Airheart is a game about skyfishing, which is almost exactly what it sounds like. It’s fishing, except the fish are in the sky and you’re in a plane. Where it differs (further) from regular fishing is that, instead of using a rod, you fly into all the fish to catch them. Quite how those fish don’t get caught in the propeller and becoming impromptu sushi is anyone’s guess, but it seems to work out.
Named after Amelia Airheart, as you might expect, Amelia is one such skyfisher who dreams of finding the great skywhale, right in the top layer of sky. It’s a weird concept, but you will quickly find yourself skyfishing with the best of them. Really, the challenge comes from surviving the other fishers, who are so fanatical about protecting their livelihood that they are more than happy to repeatedly shoot you out of the sky.
Thankfully, Airheart is a roguelite, so dying is very much expected, if not a requirement. The gameplay is 2D, but the world is layered with you working your way up through sky layers of increasing difficulty. Layers you have previously been through are visible in the background, which is a nice touch and it’s part of why the game is visually stunning, alongside the vibrant colours and a charming, bright aesthetic. Sadly I’ve personally experienced pretty consistent frame rate issues, but these do not seem to be a common issue for other players and may be due to playing on the original PS4 or maybe just my ageing launch system.
As you progress up through the layers, you should be taking care not to overfish each one, or there won’t be any fish to catch on your way back through on the next run. Your rewards will increase as get higher, with more plentiful and expensive fish, but so will the risk as the pirate population increases and get even more aggressive. Thankfully, by selling off the fish you catch you can purchase upgrades for your plane that increase damage, health, and change weapons. Though the interface can be a little difficult to figure out, as it often uses unlabelled icons for items that leave the player unsure what an item is and makes it easy to confuse with other items.
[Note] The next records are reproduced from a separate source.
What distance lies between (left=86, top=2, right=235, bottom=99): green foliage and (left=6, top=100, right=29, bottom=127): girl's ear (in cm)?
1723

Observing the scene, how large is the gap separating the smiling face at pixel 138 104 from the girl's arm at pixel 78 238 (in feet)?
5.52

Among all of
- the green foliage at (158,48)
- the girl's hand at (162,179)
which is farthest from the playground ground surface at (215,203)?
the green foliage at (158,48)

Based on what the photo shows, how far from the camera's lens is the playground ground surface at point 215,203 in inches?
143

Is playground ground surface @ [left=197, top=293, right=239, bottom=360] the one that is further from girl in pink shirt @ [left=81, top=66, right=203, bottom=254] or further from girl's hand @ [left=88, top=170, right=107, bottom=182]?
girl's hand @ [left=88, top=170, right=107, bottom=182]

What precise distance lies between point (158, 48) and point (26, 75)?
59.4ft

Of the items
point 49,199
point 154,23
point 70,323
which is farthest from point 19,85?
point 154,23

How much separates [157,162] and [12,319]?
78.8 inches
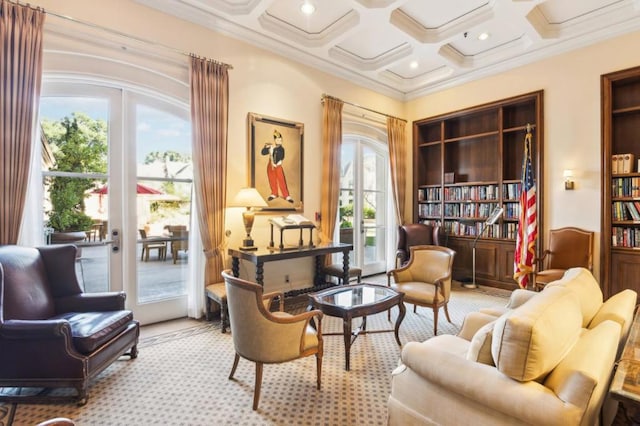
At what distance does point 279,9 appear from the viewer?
13.5ft

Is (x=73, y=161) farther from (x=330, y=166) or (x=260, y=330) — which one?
(x=330, y=166)

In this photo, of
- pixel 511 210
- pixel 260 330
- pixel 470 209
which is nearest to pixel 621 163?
pixel 511 210

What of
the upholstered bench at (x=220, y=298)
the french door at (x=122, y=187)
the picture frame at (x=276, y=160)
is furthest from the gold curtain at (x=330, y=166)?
the french door at (x=122, y=187)

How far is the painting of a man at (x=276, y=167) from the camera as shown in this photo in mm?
4656

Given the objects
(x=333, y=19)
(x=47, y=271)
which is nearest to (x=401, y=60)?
(x=333, y=19)

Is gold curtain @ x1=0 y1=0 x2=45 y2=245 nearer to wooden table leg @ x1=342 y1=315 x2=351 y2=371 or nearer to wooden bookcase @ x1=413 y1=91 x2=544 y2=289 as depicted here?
wooden table leg @ x1=342 y1=315 x2=351 y2=371

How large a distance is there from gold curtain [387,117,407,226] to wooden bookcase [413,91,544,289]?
284 millimetres

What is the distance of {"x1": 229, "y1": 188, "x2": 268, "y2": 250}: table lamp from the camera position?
394 cm

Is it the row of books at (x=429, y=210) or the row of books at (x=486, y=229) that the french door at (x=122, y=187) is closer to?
the row of books at (x=429, y=210)

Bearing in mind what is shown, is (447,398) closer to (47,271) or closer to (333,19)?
(47,271)

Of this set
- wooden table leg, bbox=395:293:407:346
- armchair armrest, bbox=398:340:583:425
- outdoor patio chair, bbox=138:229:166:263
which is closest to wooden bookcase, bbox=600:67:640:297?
wooden table leg, bbox=395:293:407:346

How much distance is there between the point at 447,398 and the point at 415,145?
19.0 feet

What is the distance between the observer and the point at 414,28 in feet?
15.0

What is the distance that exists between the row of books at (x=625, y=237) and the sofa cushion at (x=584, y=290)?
2903mm
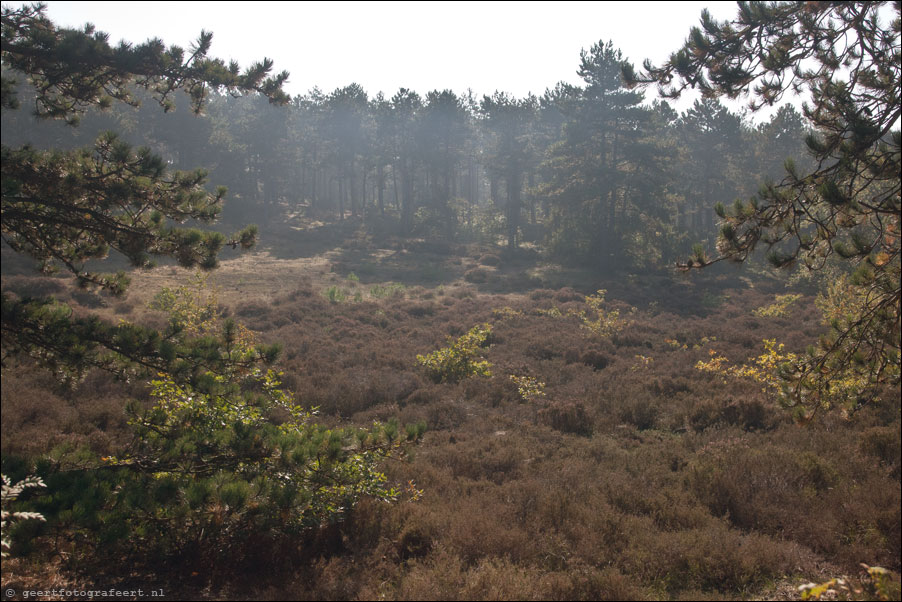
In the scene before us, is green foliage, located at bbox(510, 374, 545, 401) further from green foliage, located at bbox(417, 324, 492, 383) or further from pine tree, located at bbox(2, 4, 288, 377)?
pine tree, located at bbox(2, 4, 288, 377)

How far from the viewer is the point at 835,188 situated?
15.0 ft

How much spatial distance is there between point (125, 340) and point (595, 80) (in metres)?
34.0

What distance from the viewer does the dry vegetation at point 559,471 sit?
170 inches

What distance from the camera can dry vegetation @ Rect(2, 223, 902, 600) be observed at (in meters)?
4.31

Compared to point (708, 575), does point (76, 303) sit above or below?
above

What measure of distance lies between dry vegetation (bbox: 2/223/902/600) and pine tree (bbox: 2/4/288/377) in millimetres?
1962

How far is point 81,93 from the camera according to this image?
6.63m

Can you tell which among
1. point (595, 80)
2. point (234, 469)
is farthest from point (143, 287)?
point (595, 80)

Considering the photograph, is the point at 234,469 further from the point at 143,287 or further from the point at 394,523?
the point at 143,287

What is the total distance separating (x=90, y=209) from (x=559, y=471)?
679 cm

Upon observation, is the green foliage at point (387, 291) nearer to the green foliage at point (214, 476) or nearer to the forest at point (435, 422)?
the forest at point (435, 422)

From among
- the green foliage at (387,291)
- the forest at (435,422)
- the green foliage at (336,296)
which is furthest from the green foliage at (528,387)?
the green foliage at (387,291)

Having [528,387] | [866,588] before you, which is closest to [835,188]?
[866,588]

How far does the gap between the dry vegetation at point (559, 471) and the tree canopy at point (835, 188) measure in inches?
50.2
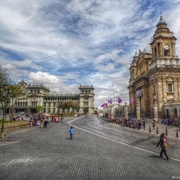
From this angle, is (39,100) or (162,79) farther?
(39,100)

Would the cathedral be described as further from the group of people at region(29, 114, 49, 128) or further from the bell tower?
the group of people at region(29, 114, 49, 128)

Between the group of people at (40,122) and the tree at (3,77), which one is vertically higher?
the tree at (3,77)

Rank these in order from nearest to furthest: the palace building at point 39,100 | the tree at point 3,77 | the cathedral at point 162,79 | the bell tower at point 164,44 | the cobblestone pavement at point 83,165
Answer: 1. the cobblestone pavement at point 83,165
2. the tree at point 3,77
3. the cathedral at point 162,79
4. the bell tower at point 164,44
5. the palace building at point 39,100

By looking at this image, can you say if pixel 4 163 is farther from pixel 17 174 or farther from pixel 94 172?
pixel 94 172

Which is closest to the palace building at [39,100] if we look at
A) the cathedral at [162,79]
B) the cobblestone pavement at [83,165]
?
the cathedral at [162,79]

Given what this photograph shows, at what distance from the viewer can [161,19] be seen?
51719 millimetres

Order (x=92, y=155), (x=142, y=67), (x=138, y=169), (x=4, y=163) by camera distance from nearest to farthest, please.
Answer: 1. (x=138, y=169)
2. (x=4, y=163)
3. (x=92, y=155)
4. (x=142, y=67)

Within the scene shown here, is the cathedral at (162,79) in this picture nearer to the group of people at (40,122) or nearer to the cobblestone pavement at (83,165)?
the group of people at (40,122)

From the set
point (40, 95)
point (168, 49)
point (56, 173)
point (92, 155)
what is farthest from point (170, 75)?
point (40, 95)

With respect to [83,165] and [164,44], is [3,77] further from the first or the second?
[164,44]

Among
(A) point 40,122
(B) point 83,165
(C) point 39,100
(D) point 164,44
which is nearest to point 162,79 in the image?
(D) point 164,44

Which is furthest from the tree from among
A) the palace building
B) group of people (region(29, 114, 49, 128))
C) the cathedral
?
the palace building

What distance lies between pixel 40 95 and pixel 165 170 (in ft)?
357

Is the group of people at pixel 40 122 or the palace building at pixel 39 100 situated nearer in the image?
the group of people at pixel 40 122
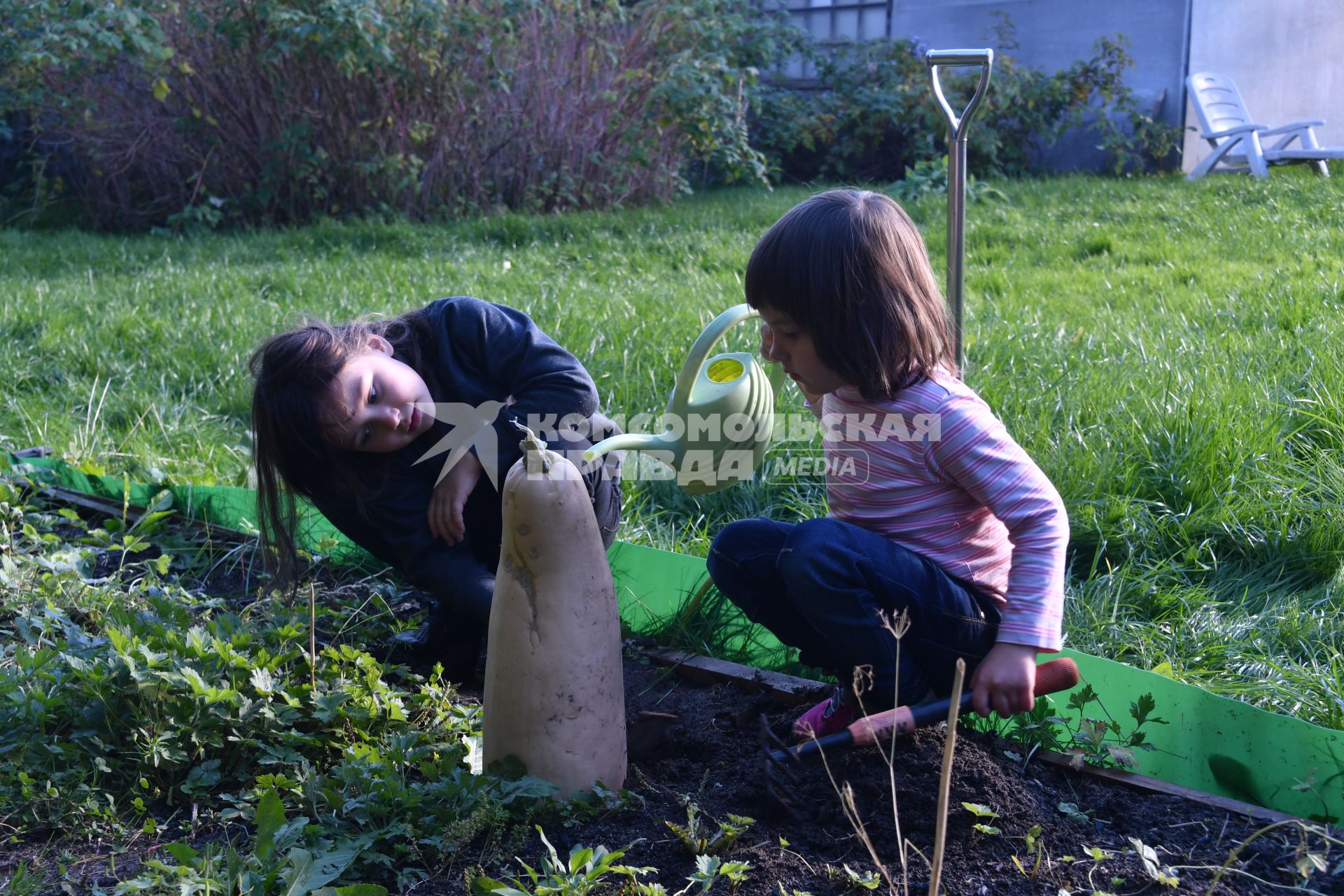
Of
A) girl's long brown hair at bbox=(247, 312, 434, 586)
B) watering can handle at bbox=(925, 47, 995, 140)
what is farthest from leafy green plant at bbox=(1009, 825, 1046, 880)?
girl's long brown hair at bbox=(247, 312, 434, 586)

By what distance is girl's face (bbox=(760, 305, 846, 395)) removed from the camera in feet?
5.55

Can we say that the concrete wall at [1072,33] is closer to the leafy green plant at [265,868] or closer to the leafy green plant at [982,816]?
the leafy green plant at [982,816]

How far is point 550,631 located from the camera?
1500 millimetres

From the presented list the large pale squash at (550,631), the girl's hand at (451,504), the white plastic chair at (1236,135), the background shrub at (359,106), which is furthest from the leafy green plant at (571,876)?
the white plastic chair at (1236,135)

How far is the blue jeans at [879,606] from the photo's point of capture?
1.66m

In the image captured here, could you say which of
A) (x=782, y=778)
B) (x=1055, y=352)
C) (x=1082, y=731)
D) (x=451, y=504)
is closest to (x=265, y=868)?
(x=782, y=778)

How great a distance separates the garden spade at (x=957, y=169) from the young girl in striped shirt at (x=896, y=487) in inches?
12.2

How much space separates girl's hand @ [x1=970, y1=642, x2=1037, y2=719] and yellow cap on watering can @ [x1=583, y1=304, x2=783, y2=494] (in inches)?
22.2

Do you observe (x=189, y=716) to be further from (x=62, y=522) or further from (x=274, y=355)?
(x=62, y=522)

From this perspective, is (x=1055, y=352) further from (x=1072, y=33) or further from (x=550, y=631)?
(x=1072, y=33)

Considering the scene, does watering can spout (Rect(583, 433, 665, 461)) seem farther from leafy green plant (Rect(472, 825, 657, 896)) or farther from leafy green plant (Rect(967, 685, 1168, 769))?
leafy green plant (Rect(967, 685, 1168, 769))

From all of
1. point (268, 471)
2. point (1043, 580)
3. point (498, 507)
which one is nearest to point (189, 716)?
point (268, 471)

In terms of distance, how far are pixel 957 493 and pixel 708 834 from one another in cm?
64

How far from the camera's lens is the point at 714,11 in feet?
28.6
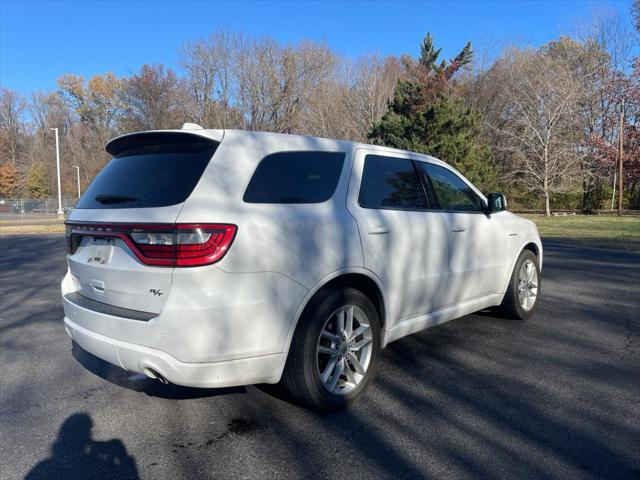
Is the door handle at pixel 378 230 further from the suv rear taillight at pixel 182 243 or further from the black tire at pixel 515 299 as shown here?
the black tire at pixel 515 299

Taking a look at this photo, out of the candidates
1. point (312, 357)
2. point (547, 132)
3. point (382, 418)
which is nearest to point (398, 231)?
point (312, 357)

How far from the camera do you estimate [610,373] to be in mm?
3688

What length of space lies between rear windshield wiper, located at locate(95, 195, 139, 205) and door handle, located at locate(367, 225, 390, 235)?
1544mm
There is also a crafting system, which is perhaps the best part of the game. It has some similarities with Minecraft, where the order in which you put components into crafting will decide what item you make, although they are not placed into a grid here. There is an element of trial and error as the game shows you possible recipes and the amount of components required, and should you fail to craft an item successfully, it will tell you which items are in the right order for each recipe. Noticing this while playing with the crafting was very rewarding and instantly made the crafting system into an endearing mini-game despite an awkward interface.
Unfortunately, it’s the most rewarding part of Airheart, as the base gameplay of fighting off pirates and collecting fish, then moving to the next layer until you return to base and upgrade gets repetitive quite quickly. This isn’t helped by often having to backtrack through the same layers repeatedly, with the same fish and the same enemies each time, rendering the best parts of the game, namely crafting and its aesthetic, almost pointless as they are meant to inform gameplay that is disappointingly shallow.
Airheart presents an interesting idea with hints of brilliance, but fails to deliver a game with staying power. Whilst the upgrade system is satisfying, it’s let down by repetitive gameplay and UI issues that get in the way even when playing with the endearing crafting system.